— Да за границей же... Ведь он сказал, что лишат меня гражданства... а-ао... — Володька рыдал искренне и горько.
— Ничего не понимаю! Кто сказал, какого гражданства? — Евстигнеев недоумевал.
— Так вот, этот, — указывал Володька на стоящего тут же оперуполномоченного. — Он мне сказал, что меня приговорят к высшей мере, к высылке к буржуям, заграницу! А что я там делать буду, я же там с голоду помру в буржуйском обществе! Не хочу я к капиталистам ехать! Вот поэтому я себя и прибил гвоздями! Не поеду-у-у! Не высылайте меня! — У Володьки была просто истерика.
— А Евстигнеев?
Раздался его начальственный баритон:
— Кто тебе сказал такую чушь? Этот вот, оперуполномоченный? Вы что, действительно, сказали ему такое? — обратился он к капитану.
— Да, я... Ведь он меня кровью облил... — голос капитана звучал неуверенно.

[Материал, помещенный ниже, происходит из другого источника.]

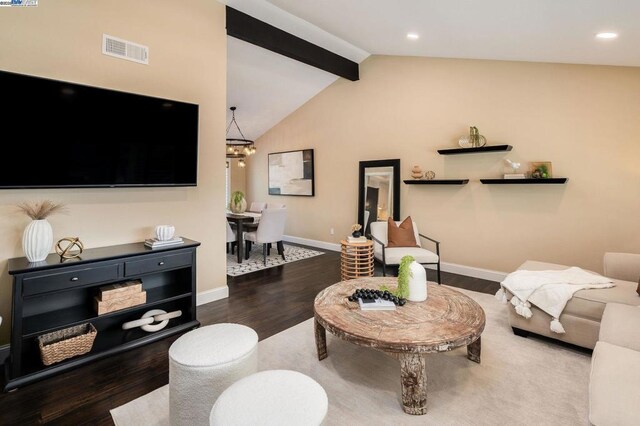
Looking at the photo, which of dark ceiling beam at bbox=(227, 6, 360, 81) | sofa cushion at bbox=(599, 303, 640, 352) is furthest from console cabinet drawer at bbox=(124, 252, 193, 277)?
sofa cushion at bbox=(599, 303, 640, 352)

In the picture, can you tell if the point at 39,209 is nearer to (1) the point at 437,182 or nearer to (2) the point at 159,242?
(2) the point at 159,242

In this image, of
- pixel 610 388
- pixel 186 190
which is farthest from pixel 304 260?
pixel 610 388

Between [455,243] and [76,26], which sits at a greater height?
[76,26]

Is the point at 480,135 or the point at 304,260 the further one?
the point at 304,260

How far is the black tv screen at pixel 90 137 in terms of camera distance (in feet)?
7.39

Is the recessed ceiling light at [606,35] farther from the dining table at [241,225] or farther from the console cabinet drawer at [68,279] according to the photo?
the dining table at [241,225]

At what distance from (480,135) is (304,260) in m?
3.35

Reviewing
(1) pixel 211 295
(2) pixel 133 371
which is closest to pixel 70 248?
(2) pixel 133 371

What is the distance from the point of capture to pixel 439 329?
6.25 ft

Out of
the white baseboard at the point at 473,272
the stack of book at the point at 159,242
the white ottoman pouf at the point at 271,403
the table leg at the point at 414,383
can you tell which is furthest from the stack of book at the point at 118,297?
the white baseboard at the point at 473,272

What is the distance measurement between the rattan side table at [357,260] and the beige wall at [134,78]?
5.14 ft

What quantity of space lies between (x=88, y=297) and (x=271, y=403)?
2318 millimetres

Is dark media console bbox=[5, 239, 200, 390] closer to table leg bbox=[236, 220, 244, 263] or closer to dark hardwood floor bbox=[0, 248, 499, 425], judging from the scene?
dark hardwood floor bbox=[0, 248, 499, 425]

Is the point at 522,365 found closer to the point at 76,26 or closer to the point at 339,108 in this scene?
the point at 76,26
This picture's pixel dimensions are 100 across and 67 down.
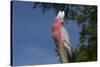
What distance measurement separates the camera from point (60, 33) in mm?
2492

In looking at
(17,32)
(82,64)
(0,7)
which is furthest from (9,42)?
(82,64)

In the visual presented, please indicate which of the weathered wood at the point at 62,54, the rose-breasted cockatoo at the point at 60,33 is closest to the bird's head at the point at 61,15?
the rose-breasted cockatoo at the point at 60,33

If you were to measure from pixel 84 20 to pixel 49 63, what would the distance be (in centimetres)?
55

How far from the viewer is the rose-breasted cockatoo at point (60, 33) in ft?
8.11

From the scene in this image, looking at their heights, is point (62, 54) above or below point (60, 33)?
below

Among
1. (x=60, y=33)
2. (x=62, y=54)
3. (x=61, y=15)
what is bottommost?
(x=62, y=54)

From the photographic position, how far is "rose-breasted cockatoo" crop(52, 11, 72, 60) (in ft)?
8.11

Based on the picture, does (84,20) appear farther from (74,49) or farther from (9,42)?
(9,42)

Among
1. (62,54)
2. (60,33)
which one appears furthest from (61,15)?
(62,54)

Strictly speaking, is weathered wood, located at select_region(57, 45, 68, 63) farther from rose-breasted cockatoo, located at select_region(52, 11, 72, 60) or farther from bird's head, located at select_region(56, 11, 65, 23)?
bird's head, located at select_region(56, 11, 65, 23)

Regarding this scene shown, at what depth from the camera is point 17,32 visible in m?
2.33

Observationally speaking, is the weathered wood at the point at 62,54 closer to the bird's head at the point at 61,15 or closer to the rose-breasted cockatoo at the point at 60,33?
the rose-breasted cockatoo at the point at 60,33

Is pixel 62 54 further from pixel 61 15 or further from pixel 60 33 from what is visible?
pixel 61 15

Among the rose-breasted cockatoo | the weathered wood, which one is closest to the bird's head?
the rose-breasted cockatoo
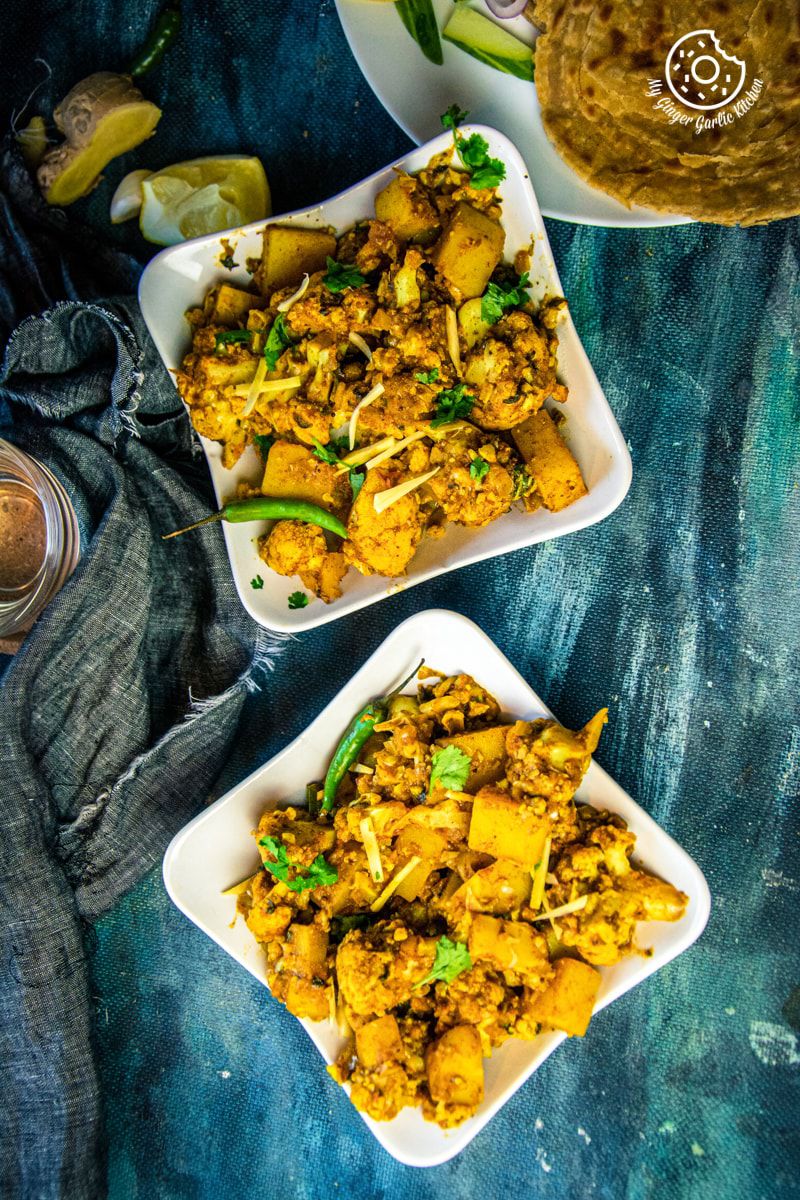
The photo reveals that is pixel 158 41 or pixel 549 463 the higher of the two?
pixel 158 41

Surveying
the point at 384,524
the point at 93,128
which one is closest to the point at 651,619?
the point at 384,524

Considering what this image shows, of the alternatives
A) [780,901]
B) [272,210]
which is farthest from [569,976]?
[272,210]

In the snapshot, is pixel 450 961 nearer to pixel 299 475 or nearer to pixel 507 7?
pixel 299 475

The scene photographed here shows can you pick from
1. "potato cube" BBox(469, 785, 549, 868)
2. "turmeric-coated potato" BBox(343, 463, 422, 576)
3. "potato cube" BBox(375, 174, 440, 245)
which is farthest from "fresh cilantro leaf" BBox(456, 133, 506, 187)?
"potato cube" BBox(469, 785, 549, 868)

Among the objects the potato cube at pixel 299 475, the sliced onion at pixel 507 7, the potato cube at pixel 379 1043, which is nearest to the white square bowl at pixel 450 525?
the potato cube at pixel 299 475

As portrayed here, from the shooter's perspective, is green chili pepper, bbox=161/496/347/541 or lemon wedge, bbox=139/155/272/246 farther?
lemon wedge, bbox=139/155/272/246

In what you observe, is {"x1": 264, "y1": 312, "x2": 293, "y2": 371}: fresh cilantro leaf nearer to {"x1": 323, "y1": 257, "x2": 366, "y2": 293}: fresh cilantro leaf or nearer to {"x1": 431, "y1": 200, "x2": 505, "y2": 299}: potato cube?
{"x1": 323, "y1": 257, "x2": 366, "y2": 293}: fresh cilantro leaf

— Какое право вы имеете брать на себя функции суда и Верховного Совета?! — уже орал Евстигнеев на капитана. — Арестую вас домашним арестом с вычетом зарплаты на десять суток и поставлю вопрос о снижении в чине! Слышишь, Бернштейн? Никто тебя не вышлет! Будешь жить в СССР. Не волнуйся. Это не по закону. Он тебе соврал. Быстро вынуть гвозди! — командовал он пришедшему фельдшеру. — Забрать Бернштейна в санчасть, вылечить! — И опять отеческим тоном: — Ты, Володя, не беспокойся. Ты видишь, я офицера наказал. А тебя мы не вышлем, будешь всегда в СССР, не волнуйся.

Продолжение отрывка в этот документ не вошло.